Quando Di María foi vendido pelo Real Madrid ao Manchester United, em 2014, o clube inglês depositou dois milhões de euros na conta da empresa Kunse, registada na Holanda, que transferiu 1,85 milhões para a Paros Limited, nas Ilhas Virgens Britânicas, um paraíso fiscal no Caribe. O mesmo aconteceu um ano depois, na transferência do jogador do United para o PSG. "A diferença é que, desta vez, a Gestifute [empresa do português Jorge Mendes, que gere as carreiras de astros do futebol como Cristiano Ronaldo e José Mourinho e que é um dos grandes alvos da Football Leaks] pagou 50% da comissão que recebeu do PSG à Kunse", refere o Mediapart.

Em resposta a contactos do consórcio, o PSG confirmou que "o clube remunerou, em vez do jogador, a empresa Gestifute, representada por Jorge Mendes, mas [que] não tem conhecimento da divisão dessa remuneração entre a Gestifute e outros agentes envolvidos na transferência".

Pastore, por sua vez, concedeu a gestão dos seus direitos de imagem à empresa holandesa Orel em 2010, um ano antes de ser contratado pelo clube parisiense. Foi a Orel que transferiu 94% do dinheiro obtido em patrocínios pelo internacional argentino à Klizery SA, empresa registada no Uruguai, que também oferece condições fiscais vantajosas (leia-se, a possibilidade de ocultar rendimentos tributáveis). Entre 2013 e 2015, quase dois milhões de euros foram enviados para a Klizery, referentes a um contrato de cinco anos que Pastore assinou com a Nike em 2010.

Na quarta-feira, a Justiça espanhola acusou Di María de fraude fiscal no país. O argentino é um dos vários ex-jogadores do Real Madrid na mira das autoridades tributárias do país por alegada fuga aos impostos.
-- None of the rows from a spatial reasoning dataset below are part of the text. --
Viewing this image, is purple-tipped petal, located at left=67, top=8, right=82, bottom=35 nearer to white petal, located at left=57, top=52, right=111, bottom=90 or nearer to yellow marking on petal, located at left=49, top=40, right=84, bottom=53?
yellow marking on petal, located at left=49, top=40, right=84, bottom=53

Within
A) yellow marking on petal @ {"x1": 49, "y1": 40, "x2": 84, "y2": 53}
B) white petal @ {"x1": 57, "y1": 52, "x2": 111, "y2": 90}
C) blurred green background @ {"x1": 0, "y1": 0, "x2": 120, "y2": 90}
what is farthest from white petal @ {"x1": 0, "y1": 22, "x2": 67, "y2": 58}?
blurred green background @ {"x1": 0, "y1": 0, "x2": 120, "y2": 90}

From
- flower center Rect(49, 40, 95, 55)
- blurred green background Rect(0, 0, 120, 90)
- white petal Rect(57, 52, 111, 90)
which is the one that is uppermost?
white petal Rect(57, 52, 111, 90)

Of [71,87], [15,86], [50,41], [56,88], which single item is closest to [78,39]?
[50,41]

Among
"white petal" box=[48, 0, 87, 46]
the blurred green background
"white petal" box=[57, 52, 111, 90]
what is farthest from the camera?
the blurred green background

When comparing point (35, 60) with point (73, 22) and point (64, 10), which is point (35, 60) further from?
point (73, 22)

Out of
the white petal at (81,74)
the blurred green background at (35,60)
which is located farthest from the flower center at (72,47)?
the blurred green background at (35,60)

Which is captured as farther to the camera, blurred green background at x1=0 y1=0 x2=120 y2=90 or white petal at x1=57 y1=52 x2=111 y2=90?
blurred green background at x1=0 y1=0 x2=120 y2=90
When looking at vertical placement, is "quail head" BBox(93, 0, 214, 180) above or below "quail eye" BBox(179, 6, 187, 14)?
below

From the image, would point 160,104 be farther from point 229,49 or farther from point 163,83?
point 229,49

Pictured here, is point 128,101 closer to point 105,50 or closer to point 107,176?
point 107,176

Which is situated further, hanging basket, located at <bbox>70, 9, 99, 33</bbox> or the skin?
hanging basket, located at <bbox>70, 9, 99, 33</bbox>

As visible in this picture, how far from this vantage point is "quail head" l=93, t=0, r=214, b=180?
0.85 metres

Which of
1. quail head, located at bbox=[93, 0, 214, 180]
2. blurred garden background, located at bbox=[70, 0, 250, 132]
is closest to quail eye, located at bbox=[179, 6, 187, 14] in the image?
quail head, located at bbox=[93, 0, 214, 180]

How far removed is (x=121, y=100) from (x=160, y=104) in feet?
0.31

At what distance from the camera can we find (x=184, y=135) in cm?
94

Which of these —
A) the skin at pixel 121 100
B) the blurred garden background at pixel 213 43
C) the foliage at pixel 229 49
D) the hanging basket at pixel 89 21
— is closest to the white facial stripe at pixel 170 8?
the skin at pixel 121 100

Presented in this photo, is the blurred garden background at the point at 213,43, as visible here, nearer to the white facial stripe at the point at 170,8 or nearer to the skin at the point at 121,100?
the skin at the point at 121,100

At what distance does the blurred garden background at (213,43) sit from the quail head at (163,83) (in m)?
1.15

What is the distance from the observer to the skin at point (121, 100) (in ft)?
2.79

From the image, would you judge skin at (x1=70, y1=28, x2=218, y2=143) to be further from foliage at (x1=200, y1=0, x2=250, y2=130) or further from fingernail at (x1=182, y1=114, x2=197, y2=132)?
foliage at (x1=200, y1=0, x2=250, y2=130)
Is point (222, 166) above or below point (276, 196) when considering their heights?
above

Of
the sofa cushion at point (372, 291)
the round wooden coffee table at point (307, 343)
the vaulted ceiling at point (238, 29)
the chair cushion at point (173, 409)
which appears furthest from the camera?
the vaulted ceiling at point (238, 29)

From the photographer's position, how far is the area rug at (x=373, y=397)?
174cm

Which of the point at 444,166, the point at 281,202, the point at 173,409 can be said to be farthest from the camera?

Neste momento, o Ministério Público de Madrid já acusou também o português Ricardo Carvalho e o espanhol Xabi Alonso e já abriu inquéritos formais a outros dois jogadores, o colombiano Falcao e o português Fábio Coentrão, com base nas informações que têm sido avançadas pelos parceiros da Football Leaks.

Cristiano Ronaldo, avançaram ontem fontes do Ministério das Finanças espanhol, está sob investigação há um ano e meio por suspeitas de evasão fiscal relativas a cerca de 150 milhões de euros obtidos em direitos de imagem e contratos de patrocínio desde que foi jogar para o Real Madrid, com parte do dinheiro a ser desviado para as Ilhas Virgens britânicas. As fontes dizem que a investigação ao bola de ouro português segue "em silêncio e ao seu ritmo" e que está já numa fase "avançada". Ronaldo reagiu às acusações na quarta-feira, dizendo apenas que "quem não deve não teme".